Batch script to remove duplicate rows while ignoring first few characters

Posted: 04 Sep 2019 08:20
by tanhy
Hi, like to please request for help in modifying a batch script to remove duplicate rows in a text file.

Script of interest (obtained from https://stackoverflow.com/questions/116 ... -text-file):

Code: Select all

@echo off
setlocal disableDelayedExpansion
set "file=%~1"
set "line=%file%.line"
set "deduped=%file%.deduped"
::Define a variable containing a linefeed character
set LF=^


::The 2 blank lines above are critical, do not remove
>"%deduped%" (
  for /f usebackq^ eol^=^%LF%%LF%^ delims^= %%A in ("%file%") do (
    set "ln=%%A"
    setlocal enableDelayedExpansion
    >"%line%" (echo !ln:\=\\!)
    >nul findstr /xlg:"%line%" "%deduped%" || (echo !ln!)
    endlocal
  )
)
>nul move /y "%deduped%" "%file%"
2>nul del "%line%"
The above script has been working nicely to remove duplicate rows with no issues. However, I now have a new requirement.

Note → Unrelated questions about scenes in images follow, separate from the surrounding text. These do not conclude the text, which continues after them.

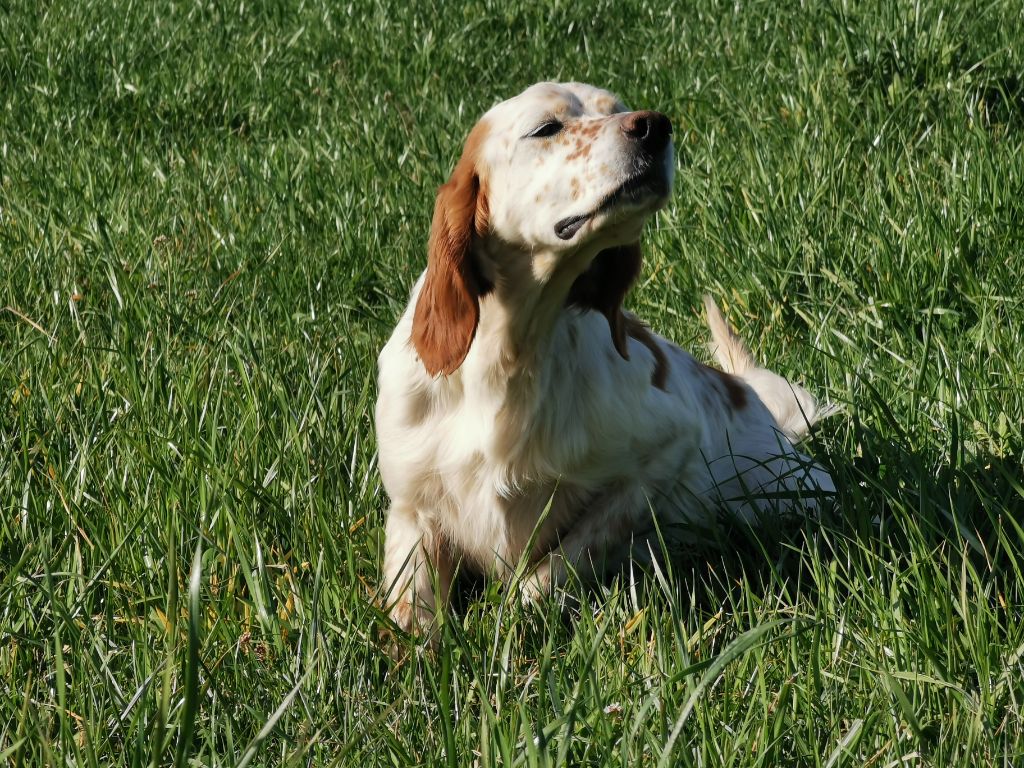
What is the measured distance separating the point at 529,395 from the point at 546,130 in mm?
496

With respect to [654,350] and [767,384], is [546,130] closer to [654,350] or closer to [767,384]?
[654,350]

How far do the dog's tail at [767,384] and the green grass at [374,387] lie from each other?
8 centimetres

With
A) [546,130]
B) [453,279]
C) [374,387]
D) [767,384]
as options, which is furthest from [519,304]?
[767,384]

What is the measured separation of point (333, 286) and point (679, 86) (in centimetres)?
210

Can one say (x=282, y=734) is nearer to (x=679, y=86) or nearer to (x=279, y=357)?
(x=279, y=357)

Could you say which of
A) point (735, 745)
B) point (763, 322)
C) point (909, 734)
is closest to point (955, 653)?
point (909, 734)

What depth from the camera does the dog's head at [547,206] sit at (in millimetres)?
1998

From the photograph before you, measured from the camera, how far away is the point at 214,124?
5.07 m

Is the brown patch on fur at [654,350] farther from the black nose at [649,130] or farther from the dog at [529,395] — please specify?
the black nose at [649,130]

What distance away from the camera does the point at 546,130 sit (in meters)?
2.15

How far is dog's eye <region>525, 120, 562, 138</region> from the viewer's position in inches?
84.4

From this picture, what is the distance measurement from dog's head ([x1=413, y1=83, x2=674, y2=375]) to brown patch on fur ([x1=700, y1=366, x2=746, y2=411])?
1.70ft

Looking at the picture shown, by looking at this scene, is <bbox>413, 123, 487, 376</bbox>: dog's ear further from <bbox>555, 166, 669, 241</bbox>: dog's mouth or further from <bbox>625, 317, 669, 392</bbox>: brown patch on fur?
<bbox>625, 317, 669, 392</bbox>: brown patch on fur

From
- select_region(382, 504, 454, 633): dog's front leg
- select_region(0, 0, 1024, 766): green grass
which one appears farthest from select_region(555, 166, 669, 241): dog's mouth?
select_region(382, 504, 454, 633): dog's front leg
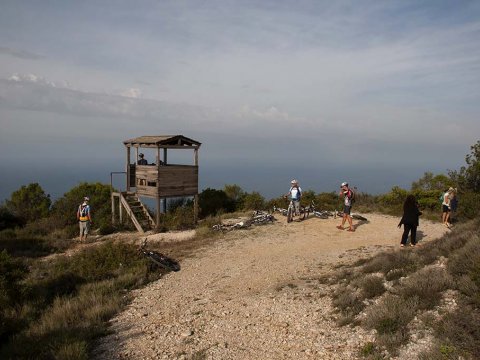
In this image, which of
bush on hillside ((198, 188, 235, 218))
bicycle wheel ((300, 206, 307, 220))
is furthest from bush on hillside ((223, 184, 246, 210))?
bicycle wheel ((300, 206, 307, 220))

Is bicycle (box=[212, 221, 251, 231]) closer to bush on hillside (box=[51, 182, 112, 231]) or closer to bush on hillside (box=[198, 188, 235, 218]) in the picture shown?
bush on hillside (box=[198, 188, 235, 218])

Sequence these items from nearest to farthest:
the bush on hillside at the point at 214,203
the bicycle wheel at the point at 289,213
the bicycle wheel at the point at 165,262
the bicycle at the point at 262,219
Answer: the bicycle wheel at the point at 165,262 < the bicycle wheel at the point at 289,213 < the bicycle at the point at 262,219 < the bush on hillside at the point at 214,203

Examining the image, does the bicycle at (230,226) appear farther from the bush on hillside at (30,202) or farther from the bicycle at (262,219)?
the bush on hillside at (30,202)

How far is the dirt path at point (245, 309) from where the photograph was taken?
255 inches

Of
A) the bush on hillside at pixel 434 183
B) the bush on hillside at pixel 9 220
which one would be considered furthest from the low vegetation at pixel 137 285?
the bush on hillside at pixel 434 183

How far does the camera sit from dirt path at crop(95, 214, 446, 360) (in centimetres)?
648

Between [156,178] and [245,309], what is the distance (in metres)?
12.0

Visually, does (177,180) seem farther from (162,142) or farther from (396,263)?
(396,263)

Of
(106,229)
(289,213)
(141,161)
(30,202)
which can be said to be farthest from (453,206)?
(30,202)

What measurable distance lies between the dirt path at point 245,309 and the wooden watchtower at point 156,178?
585cm

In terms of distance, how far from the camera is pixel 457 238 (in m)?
9.60

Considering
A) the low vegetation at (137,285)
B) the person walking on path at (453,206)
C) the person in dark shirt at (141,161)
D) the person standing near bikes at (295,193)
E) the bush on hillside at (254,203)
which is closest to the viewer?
the low vegetation at (137,285)

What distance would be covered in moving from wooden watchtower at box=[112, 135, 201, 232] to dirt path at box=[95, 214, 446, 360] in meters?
5.85

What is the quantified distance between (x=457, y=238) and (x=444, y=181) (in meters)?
20.1
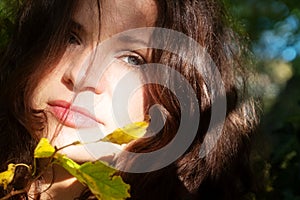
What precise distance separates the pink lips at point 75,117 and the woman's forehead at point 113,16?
18 centimetres

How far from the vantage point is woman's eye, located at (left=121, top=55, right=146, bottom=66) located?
1.36 metres

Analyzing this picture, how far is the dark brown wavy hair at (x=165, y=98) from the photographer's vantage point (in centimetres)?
142

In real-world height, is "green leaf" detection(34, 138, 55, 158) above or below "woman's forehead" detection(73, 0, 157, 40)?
below

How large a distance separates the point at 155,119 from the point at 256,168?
0.72 meters

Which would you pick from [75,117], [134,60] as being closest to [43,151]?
[75,117]

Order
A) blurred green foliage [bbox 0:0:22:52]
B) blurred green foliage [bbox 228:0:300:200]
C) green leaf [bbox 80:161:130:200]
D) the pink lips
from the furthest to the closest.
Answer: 1. blurred green foliage [bbox 228:0:300:200]
2. blurred green foliage [bbox 0:0:22:52]
3. the pink lips
4. green leaf [bbox 80:161:130:200]

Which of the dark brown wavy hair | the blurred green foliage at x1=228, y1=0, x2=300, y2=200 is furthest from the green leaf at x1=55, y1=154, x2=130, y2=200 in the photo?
the blurred green foliage at x1=228, y1=0, x2=300, y2=200

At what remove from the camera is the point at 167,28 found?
4.79 feet

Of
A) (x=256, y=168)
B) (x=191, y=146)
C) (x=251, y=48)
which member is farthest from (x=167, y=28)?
(x=256, y=168)

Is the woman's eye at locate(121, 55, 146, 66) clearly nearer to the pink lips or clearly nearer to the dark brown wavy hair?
the dark brown wavy hair

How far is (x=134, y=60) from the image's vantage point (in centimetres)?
138

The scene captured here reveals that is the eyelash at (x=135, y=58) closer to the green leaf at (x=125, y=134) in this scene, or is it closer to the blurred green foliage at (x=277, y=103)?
the green leaf at (x=125, y=134)

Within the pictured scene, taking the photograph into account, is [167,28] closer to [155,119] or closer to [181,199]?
[155,119]

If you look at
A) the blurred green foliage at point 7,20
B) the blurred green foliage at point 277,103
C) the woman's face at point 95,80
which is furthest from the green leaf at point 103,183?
the blurred green foliage at point 277,103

I am seeking for a modification to the above script to remove duplicates by checking only from the 8th character onwards; that is, to ignore the first 7 characters even if they are different. If there is no difference from the 8th character onwards to the end of line, the whole row is to be removed for repeated entries including the first 7 characters. The first 8 characters has the following format "0.00.00_" (without the quotes).

Example...
For an original text file with the following 5 entries:
0.10.01_ABC_X
0.10.04_DEFG_Y
0.10.01_ABC_X
0.10.02_DEFG_Y
1.11.03_PQRST_M

I will like the output to be:
0.10.01_ABC_X
0.10.04_DEFG_Y
1.11.03_PQRST_M

Thank you very much!

Re: Batch script to remove duplicate rows while ignoring first few characters

Posted: 04 Sep 2019 13:58
by Eureka!
Without (part of) the actual text file, this might produce false results.
But as you did't provide that:

Code: Select all

@echo off
setlocal

::__________________________________________________
::
::      SETTINGS
::__________________________________________________
::
    set LENGTH=8
    set SUFFIX=
    set INPUT=INPUT.txt
    set TUSSEN1=temp1.deleteme
    set OUTPUT=output.txt


::__________________________________________________
::
::      ACTION
::__________________________________________________
::

    del "%OUTPUT%"
    sort /+%LENGTH% "%INPUT%" > "%TUSSEN1%"
    for /f "delims=" %%x in (%TUSSEN1%) DO call :PARSELINE "%%x"

    del "%TUSSEN1%"
    type "%OUTPUT%"
goto :EOF


::==================================================
::__________________________________________________
::
        :PARSELINE
::__________________________________________________
::
    set thisline=%~1
    call set tail=%%thisline:~%LENGTH%%%
    if /i "%tail%" neq "%SUFFIX%" (
        echo %thisline%>>"%OUTPUT%"
        set SUFFIX=%tail%
    ) 
goto :EOF

Re: Batch script to remove duplicate rows while ignoring first few characters

Posted: 04 Sep 2019 15:48
by Aacini

Code: Select all

@echo off
setlocal DisableDelayedExpansion

(for /F "tokens=1* delims=_" %%a in (input.txt) do (
   if not defined key["%%b"] (
      set key["%%b"]=1
      echo %%a_%%b
   )
)) > output.txt
Antonio

Re: Batch script to remove duplicate rows while ignoring first few characters

Posted: 05 Sep 2019 08:46
by tanhy
Excellent stuff! Thank you both very much! It is greatly appreciated. :D

Both Eureka! & Aacini scripts work beautifully. Requirement met.